4. Aux termes de l'art. 17 al 1 lettre c LCR, la durée du retrait sera de six mois au minimum si le permis doit être retiré au conducteur pour cause d'infraction commise dans les deux ans depuis l'expiration du dernier retrait. L'exécution de la mesure de retrait du permis ordonnée pour la faute d'excès de vitesse rappelée ci-dessus a pris fin le 6 février 2002. La nouvelle infraction a été commise le 12 juillet 2002. La récidive du retrait de permis dans le délai de deux ans suppose toutefois que le second retrait intervienne pour l'un des motifs obligatoires de l'art. 16 al. 3 LCR (cf. CR 2002/0314 du 18 mars 2003), ce qui n'est pas le cas en l'occurrence, dès lors que le tribunal n'a pas retenu la faute grave. Dans ces conditions, il faut se référer à l'art. 17 al. 1 lettre a LCR, selon lequel la durée du retrait ne sera pas inférieure à un mois.

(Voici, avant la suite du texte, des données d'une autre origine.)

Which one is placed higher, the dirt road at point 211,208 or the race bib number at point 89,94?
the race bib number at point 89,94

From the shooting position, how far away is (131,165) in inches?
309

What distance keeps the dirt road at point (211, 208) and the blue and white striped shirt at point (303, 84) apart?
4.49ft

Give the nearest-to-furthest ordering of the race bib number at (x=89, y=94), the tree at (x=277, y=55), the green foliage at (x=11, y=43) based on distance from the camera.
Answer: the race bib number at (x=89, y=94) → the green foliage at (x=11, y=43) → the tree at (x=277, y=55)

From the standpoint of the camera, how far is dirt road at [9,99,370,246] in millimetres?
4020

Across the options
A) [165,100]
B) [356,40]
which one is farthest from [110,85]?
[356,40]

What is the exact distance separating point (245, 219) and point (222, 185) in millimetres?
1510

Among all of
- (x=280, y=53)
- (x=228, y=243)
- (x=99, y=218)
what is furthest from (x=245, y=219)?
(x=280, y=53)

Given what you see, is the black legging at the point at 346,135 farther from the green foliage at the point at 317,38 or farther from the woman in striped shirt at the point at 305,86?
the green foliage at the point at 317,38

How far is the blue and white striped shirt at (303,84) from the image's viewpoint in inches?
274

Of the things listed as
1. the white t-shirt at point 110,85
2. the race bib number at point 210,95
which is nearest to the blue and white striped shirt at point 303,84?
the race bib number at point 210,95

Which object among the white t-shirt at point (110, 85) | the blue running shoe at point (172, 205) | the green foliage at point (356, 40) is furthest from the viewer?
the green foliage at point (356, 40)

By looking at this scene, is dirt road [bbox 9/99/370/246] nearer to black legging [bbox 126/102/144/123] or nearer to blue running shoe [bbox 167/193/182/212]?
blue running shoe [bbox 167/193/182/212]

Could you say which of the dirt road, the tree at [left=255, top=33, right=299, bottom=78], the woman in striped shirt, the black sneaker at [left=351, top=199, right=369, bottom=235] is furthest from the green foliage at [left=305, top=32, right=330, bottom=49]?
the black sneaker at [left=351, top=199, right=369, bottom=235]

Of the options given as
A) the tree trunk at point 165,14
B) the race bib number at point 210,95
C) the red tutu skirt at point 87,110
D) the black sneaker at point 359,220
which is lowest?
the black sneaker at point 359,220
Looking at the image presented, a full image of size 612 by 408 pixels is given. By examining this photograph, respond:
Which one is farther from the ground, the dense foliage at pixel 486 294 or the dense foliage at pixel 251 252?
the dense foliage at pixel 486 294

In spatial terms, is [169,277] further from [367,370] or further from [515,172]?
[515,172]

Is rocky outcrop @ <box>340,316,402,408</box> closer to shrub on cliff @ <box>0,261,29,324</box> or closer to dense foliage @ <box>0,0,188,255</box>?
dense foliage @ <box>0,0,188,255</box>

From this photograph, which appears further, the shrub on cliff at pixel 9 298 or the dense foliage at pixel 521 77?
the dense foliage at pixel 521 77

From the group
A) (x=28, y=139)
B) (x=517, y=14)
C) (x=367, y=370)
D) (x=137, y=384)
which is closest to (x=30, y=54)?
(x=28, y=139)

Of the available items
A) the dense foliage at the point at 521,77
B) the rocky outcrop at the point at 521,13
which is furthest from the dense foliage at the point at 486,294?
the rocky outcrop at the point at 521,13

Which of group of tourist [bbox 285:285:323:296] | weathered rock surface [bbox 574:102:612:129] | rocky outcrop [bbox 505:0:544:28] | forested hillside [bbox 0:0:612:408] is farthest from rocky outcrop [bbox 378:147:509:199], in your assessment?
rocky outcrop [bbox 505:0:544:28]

Au demeurant, comme le rappelle la jurisprudence, le retrait du permis doit aussi être assez rigoureux pour prévenir une récidive (ATF 108 Ib 166 consid 5b).
Au regard des circonstances du cas particulier (faute sérieuse, antécédent récent, utilité professionnelle du permis très restreinte, limitée aux trajets pour se rendre aux cours, de X.________ à Y.________), le Tribunal estime qu'une mesure de retrait du permis de deux mois, comme requis d'ailleurs par le recourant dans ses déterminations au Service des automobiles du 19 août 2002, est adéquate.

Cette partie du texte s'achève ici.